If you’ve been exasperated for years by that one self-righteous, yoga-obsessed friend, take note: Regular yoga practitioners experience inflated egos after a session of yoga or meditation, according to a forthcoming study in the journal Psychological Science.
Researchers found that yoga and meditation both increase "self-enhancement," or the tendency for people to attach importance to their own actions. In the first phase of the two-part study, researchers in Germany and England measured self-enhancement by recruiting 93 yoga students and having them respond to questionnaires over the course of 15 weeks, Quartz reports. Each assessment was designed to measure three outcomes: superiority, communal narcissism, and self-esteem. In the second phase, the researchers asked 162 meditation students to answer the same questionnaires over four weeks.
Participants showed significantly higher self-enhancement in the hour just after their practices. After yoga or meditation, participants were more likely to say that statements like "I am the most helpful person I know" and "I have a very positive influence on others" describe them.
At its Hindu and Buddhist roots, yoga is focused on quieting the ego and conquering the self. The findings seem to support what some critics of Western-style yoga suspect—that the practice is no longer true to its South Asian heritage.
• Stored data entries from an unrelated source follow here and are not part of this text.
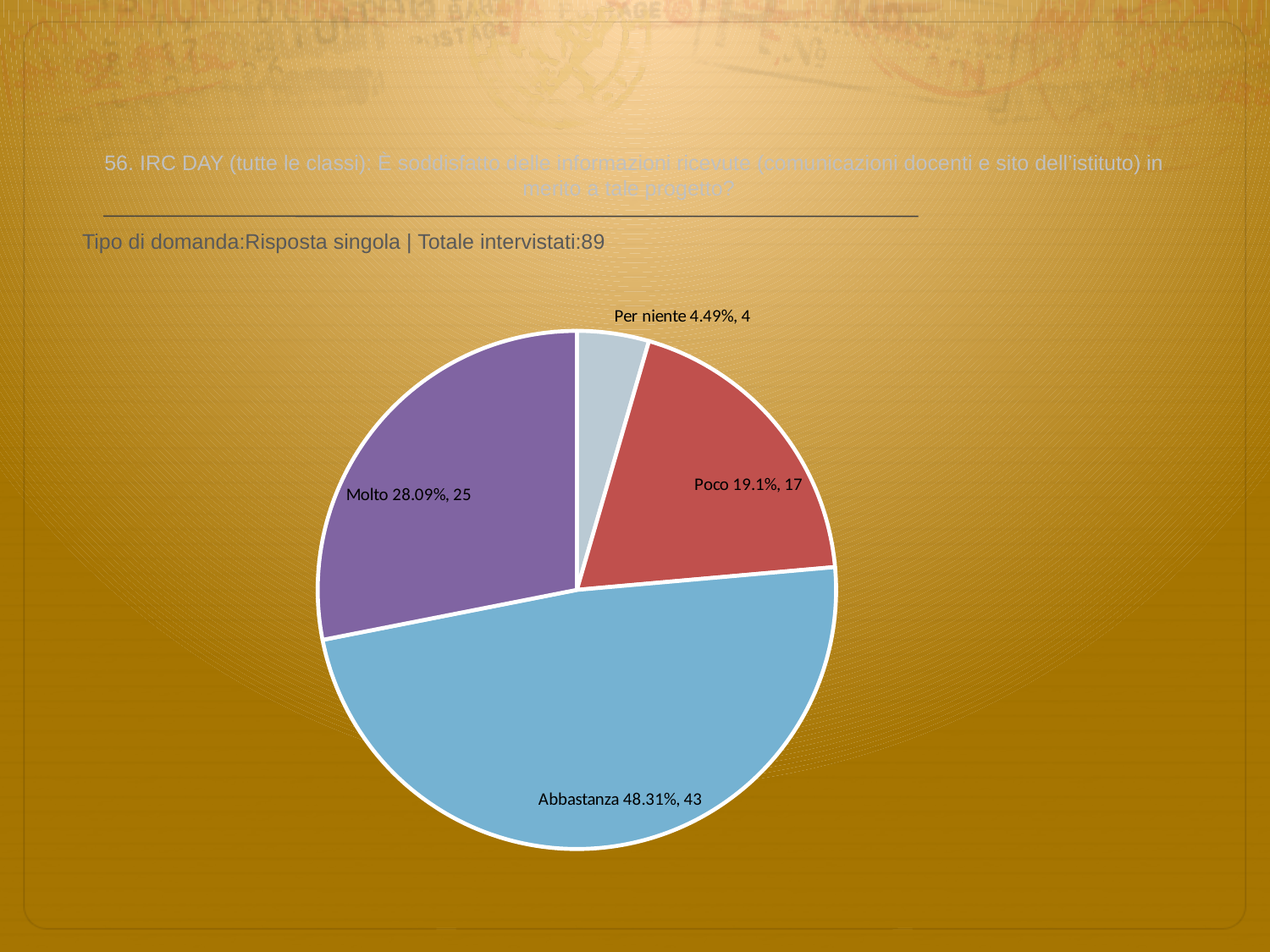
What is the share of the pie for "Molto"? 28.09% What is the total number of respondents (Totale intervistati) stated on the slide? 89 How many respondents answered "Per niente"? 4 Which response has the smallest share of the pie? Per niente Which response has the largest share of the pie? Abbastanza Which response received more respondents, "Poco" or "Molto"? Molto What kind of chart is shown on the slide? pie chart What percentage of respondents answered "Poco"? 19.1% How many respondents answered "Molto"? 25 What percentage of respondents answered "Abbastanza"? 48.31% How many more respondents answered "Abbastanza" than "Molto"? 18 How many slices does the pie chart have? 4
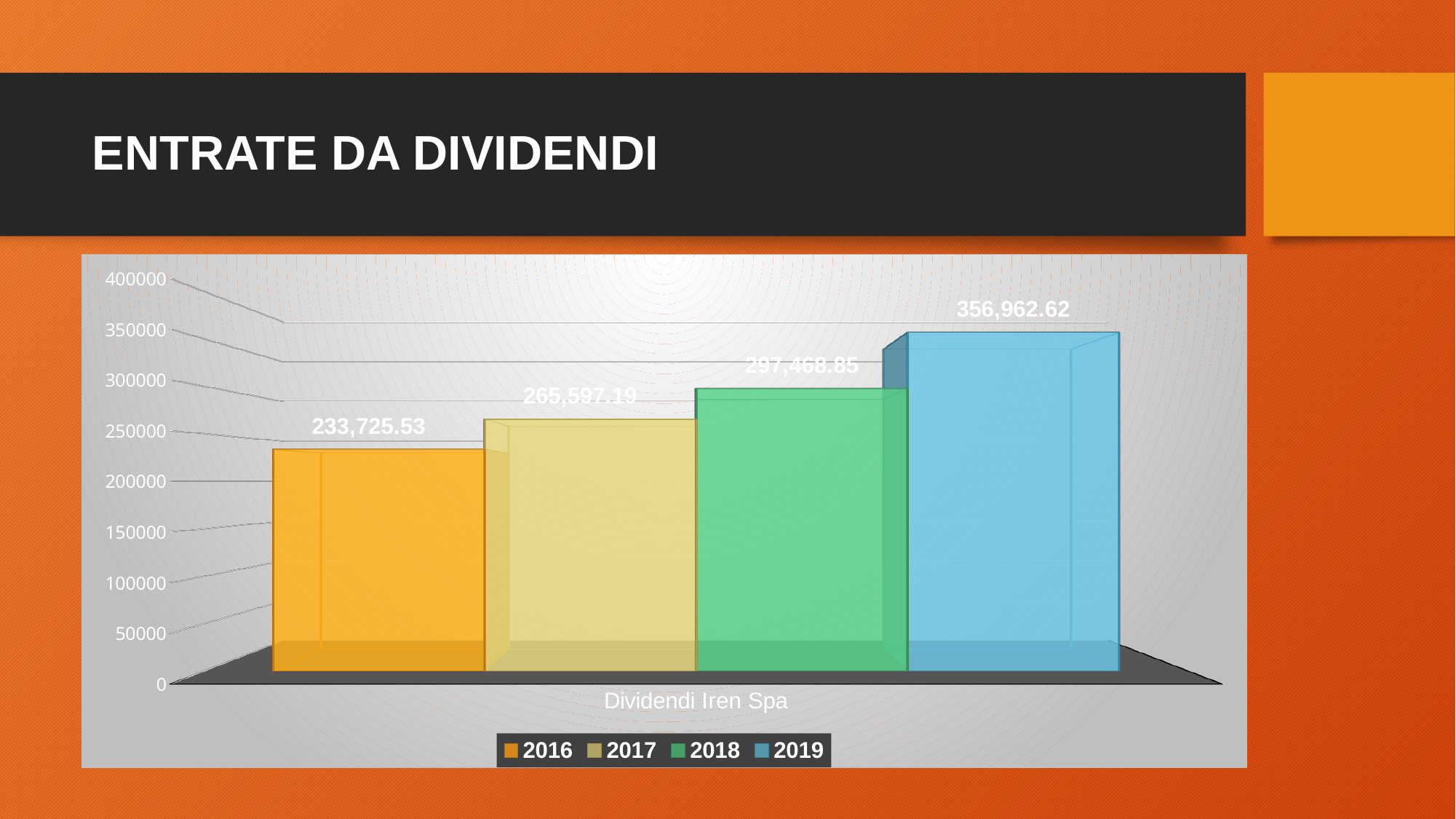
What is the difference between the 2019 value and the 2016 value? 123,237.09 What is the value for 2017 in the chart? 265,597.19 What kind of chart is shown on the slide? Bar chart How many series does the legend list? 4 Is the value for 2019 greater or less than 350000? greater What is the category label shown on the x axis of the chart? Dividendi Iren Spa Which year has the highest dividend income in the chart? 2019 What is the difference between the 2018 value and the 2017 value? 31,871.66 What is the value for 2019 in the chart? 356,962.62 What is the value for 2016 in the chart? 233,725.53 Which year has the lowest dividend income in the chart? 2016 Which is larger, the value for 2018 or the value for 2017? 2018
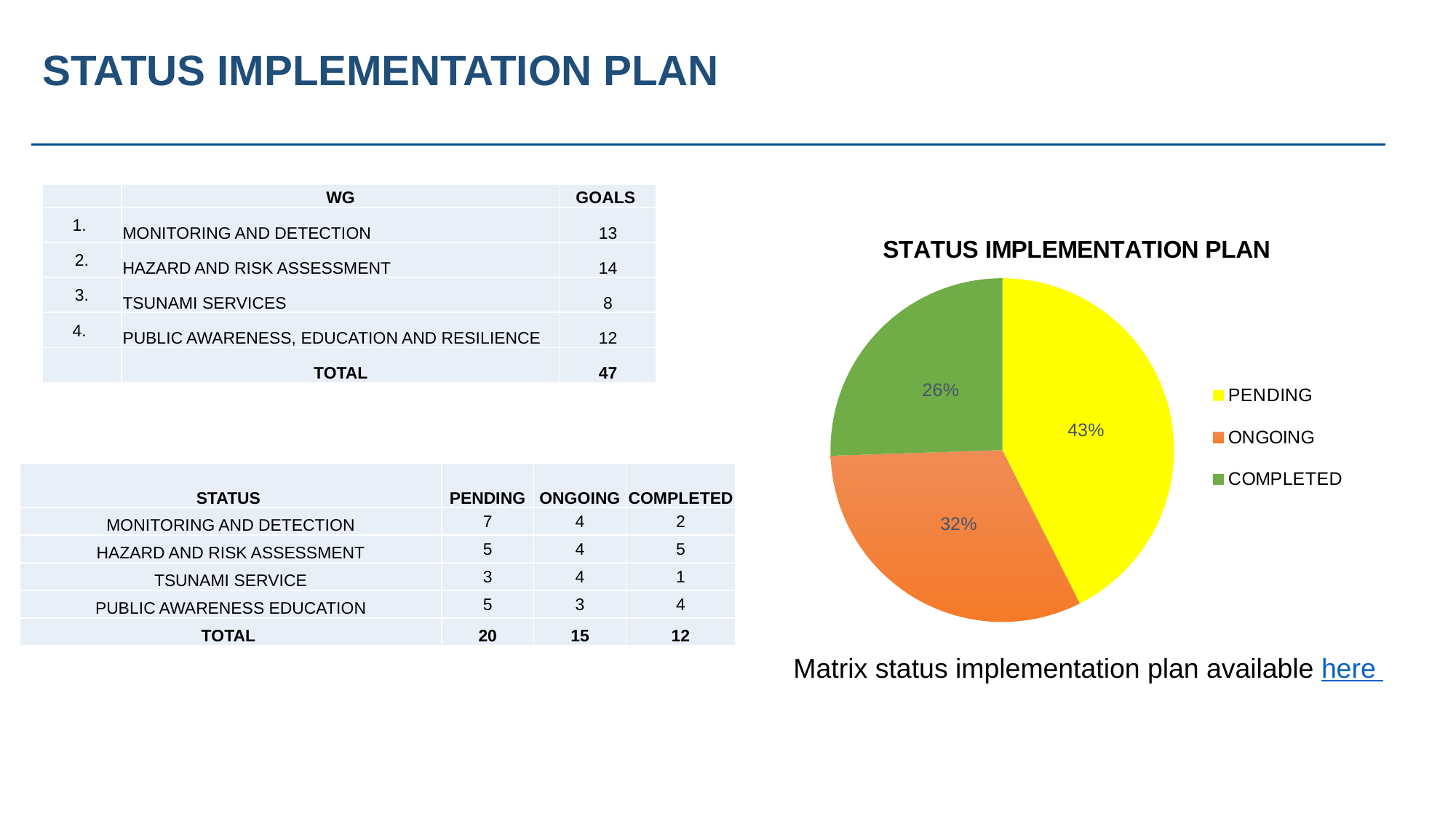
Is the share for ONGOING greater or less than 25%? greater What colour is the PENDING slice? yellow What share of the pie does PENDING represent? 43% What share of the pie does COMPLETED represent? 26% What is the difference in percentage points between the PENDING and COMPLETED slices? 17% Which is larger, the ONGOING slice or the COMPLETED slice? ONGOING What is the title of the chart? STATUS IMPLEMENTATION PLAN What share of the pie does ONGOING represent? 32% What type of chart is shown on the slide? pie chart How many categories does the legend list? 3 Which category has the smallest slice of the pie? COMPLETED Which category has the largest slice of the pie? PENDING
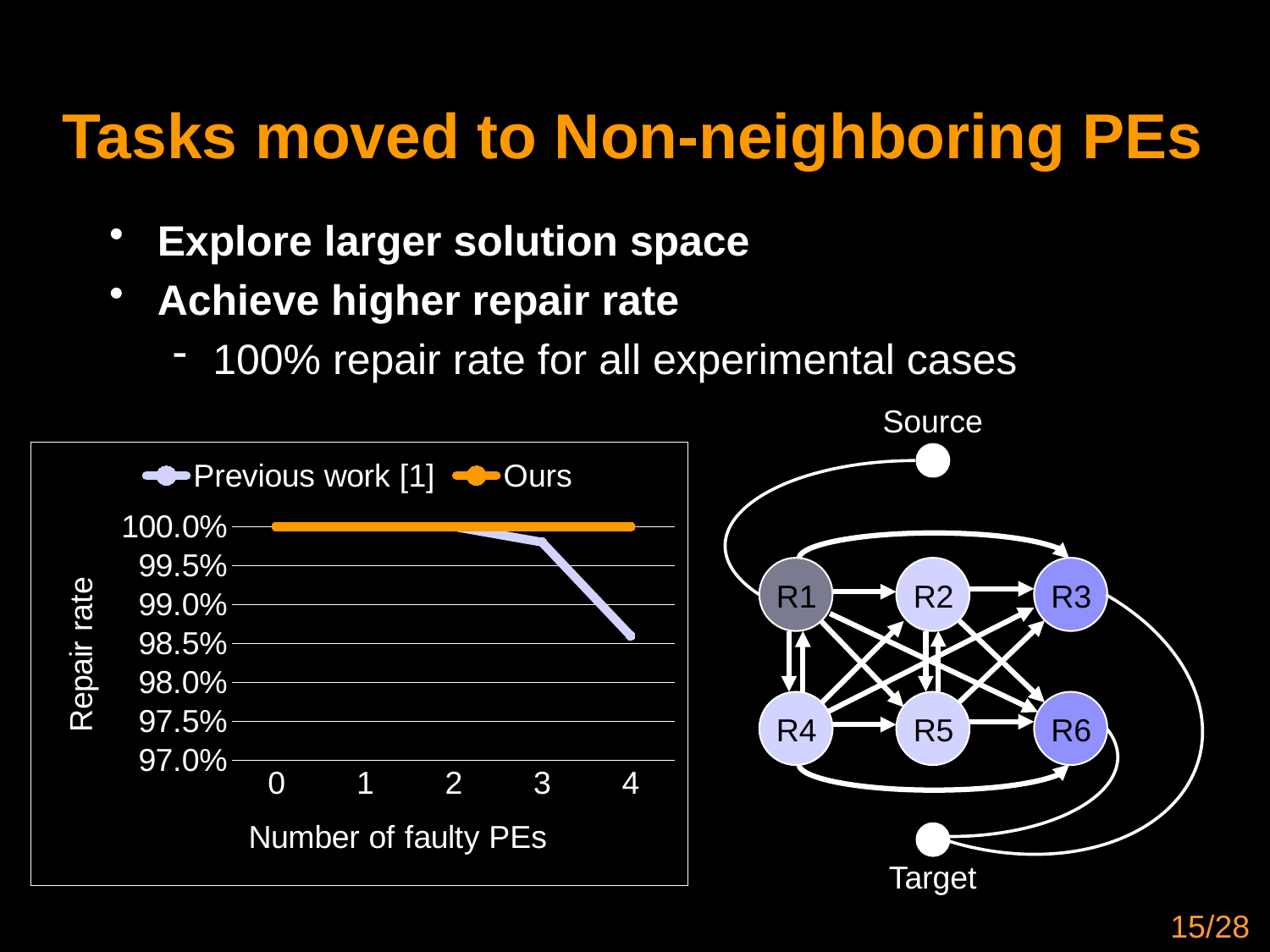
Does the repair rate for Ours rise, fall, or stay flat across the number of faulty PEs? stay flat What kind of chart is shown on the slide? line chart At 4 faulty PEs, which series has the higher repair rate, Previous work [1] or Ours? Ours Is the repair rate for Previous work [1] at 4 faulty PEs greater or less than 99.0%? less Is the repair rate for Previous work [1] at 3 faulty PEs greater or less than 99.5%? greater What is the repair rate for Previous work [1] at 0 faulty PEs? 100.0% What is the repair rate for Ours at 4 faulty PEs? 100.0% How many values of the number of faulty PEs are shown on the x axis? 5 At which number of faulty PEs is the repair rate for Previous work [1] lowest? 4 Does the repair rate for Previous work [1] rise, fall, or stay flat as the number of faulty PEs increases from 2 to 4? fall What are the two series named in the chart's legend? Previous work [1] and Ours How many series does the chart's legend list? 2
It might not be all bad, though. Self-enhancement tends to correlate with higher levels of subjective well-being, at least in the short term. People prone to self-enhancement report feeling happier than the average person. However, they’re also more likely to exhibit social behaviors (like bragging or condescending) that are detrimental in the long term.
So if you think your yoga-loving friends are a little holier than thou, you may be right. But it might be because their yoga class isn’t deflating their egos like yogis say it should.